Entre las ventajas (e inconvenientes) de haber llegado a cierta edad, se encuentra la peligrosidad del recuerdo, que puede llevar a la nostalgia; y en este punto, permítanme que arrime el ascua a mi sardina: aquellos campamentos del Frente de Juventudes donde convivían, en franca amistad y camaradería, acampados extremeños, catalanes, madrileños, valencianos, vascos…, insulares y peninsulares; incluso, musulmanes de las llamadas entonces provincias africanas con cristianos más o menos practicantes. O la mili que pasó a la historia, donde el pastor del Pirineo compartía fatigas y alegrías con el licenciado en Económicas tarraconense… Y hablo por experiencia.
Nunca los idiomas regionales o los acentos, ni las costumbres o usos, eran barrera; recuerdo haber leído hace poco la afirmación estúpida de unos folcloristas que decían haber recuperado las canciones tradicionales «que el Régimen anterior había usado en su provecho»; indudablemente, apuntaban a los Coros y Danzas de la Sección Femenina, que sí fueron los que rescataron y revitalizaron lo que estaba prácticamente olvidado; al leer la memez, recordé unas palabras que reproduzco textualmente para los lectores: «Cuando los catalanes sepan cantar las canciones de Castilla; cuando en Castilla se conozca también la sardana y se toque el txistu; cuando del cante andaluz se entienda toda la profundidad y toda la filosofía que tiene, en vez de conocerlo a través de los tabladillos zarzueleros; cuando las canciones de Galicia se canten en Levante (…)». La cita pertenece a Pilar Primo de Rivera, a la que no se le pueden reprochar en su labor intenciones de usurpación y de manipulación del folclore ad maiorem gloriam del Régimen anterior.
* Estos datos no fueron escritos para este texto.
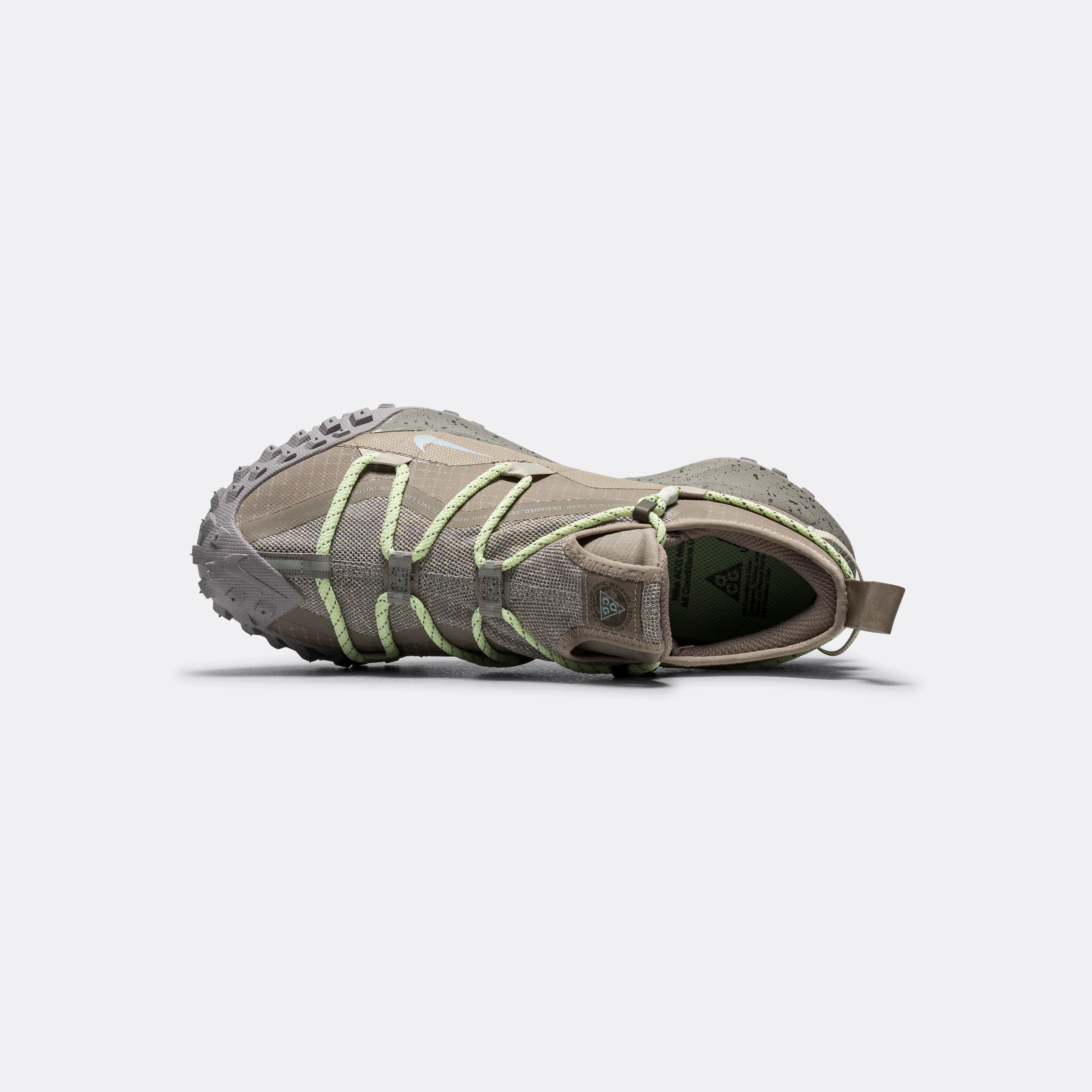 Mountain Fly Low GORE-TEX SE - College Grey/Malt-Cave Stone - Image 4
No profundizaremos en estas líneas en otro tipo de fronteras, que son las de ámbito personal, y que tampoco deben achacarse en exclusiva a la pandemia y sus efectos sobre el tejido social: está en el ADN de nuestra sociedad postmoderna y neoliberal el individualismo más extremo, la cerrazón hacia los demás y la insolidaridad hacia la colectividad histórica llamada España; el prójimo del Nuevo Testamento ya no es el próximo, sino, en todo caso, el desconocido, cuanto más lejano mejor, que nos puede servir para tranquilizar la conciencia; coexistimos por pura necesidad, pero no convivimos.
Si vamos al fondo del problema, veremos que ambos tipos de fronteras tienen, como casi todo, una dimensión religiosa: se trata de la falta de armonía entre el hombre y su contorno, empezando por la pérdida de los propios horizontes, tanto los inmanentes como los trascendentes; el acudamos a lo Eterno de Segismundo ha quedado olvidado, así como el concepto de una patria, al que sirvió el padre literario del personaje, don Pedro Calderón de la Barca, por cierto, en los Tercios de Flandes.
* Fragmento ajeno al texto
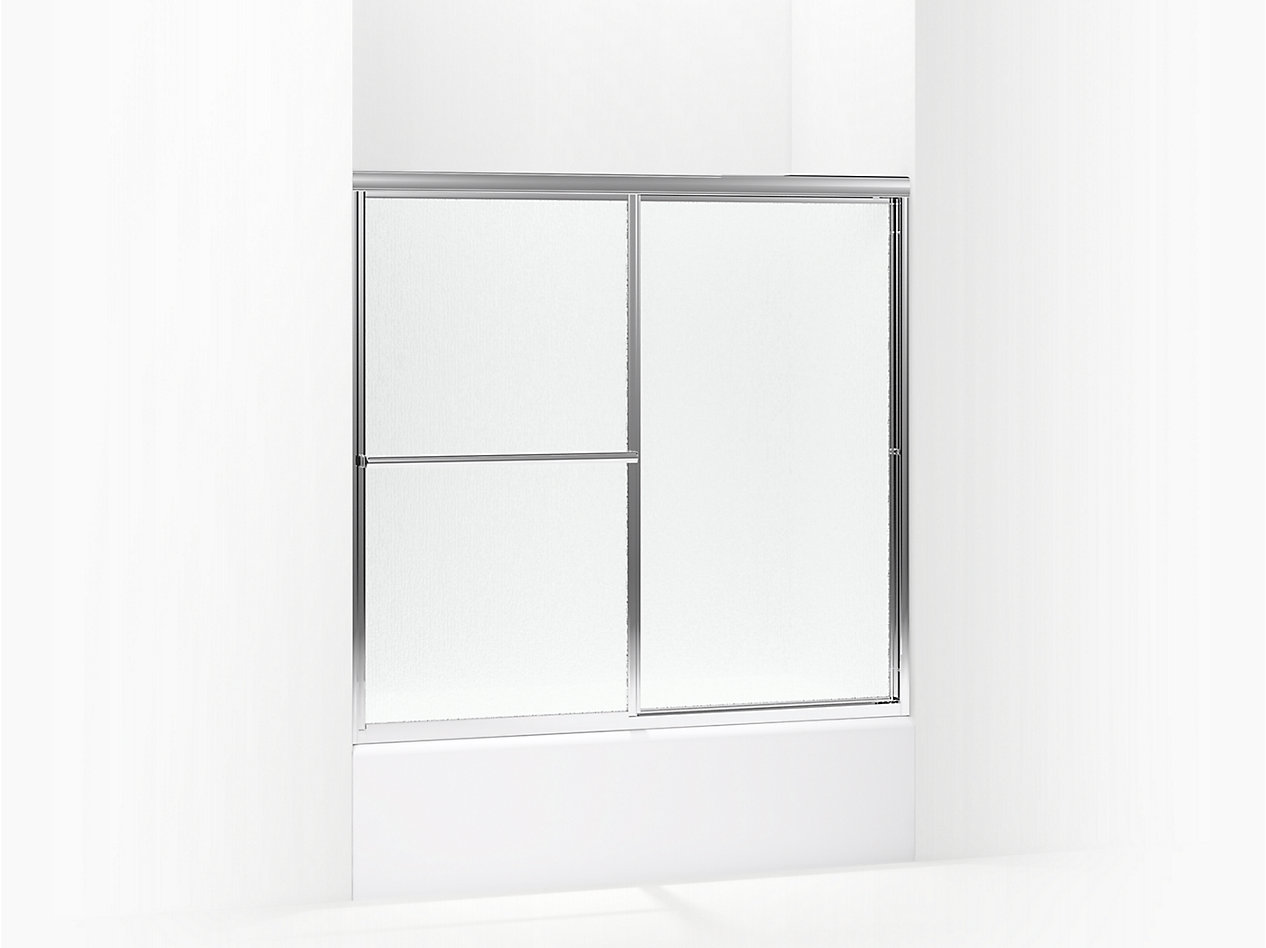 DELUXE FRAMED SLIDING BATH DOORS – 5900 SERIES - 5906-59S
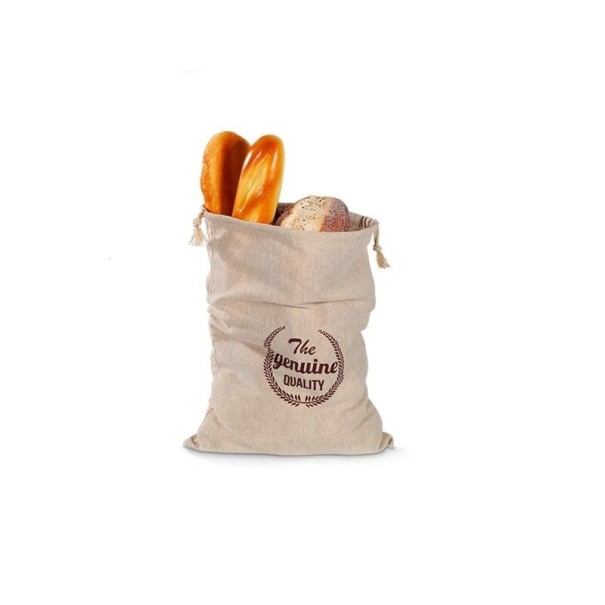 Sac en lin pour le pain 3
Ahí radica la causa última de estas fronteras interiores, tanto las territoriales como las personales. El reto es encontrar caminos que recuperen la armonía en el hombre, entre los hombres y con la comunidad a la que se pertenece. Y esta idea no está tomada de ningún teólogo actual, sino de un pensador español del que hace poco conmemorábamos los ochenta y cinco años de su muerte alevosa en una prisión alicantina.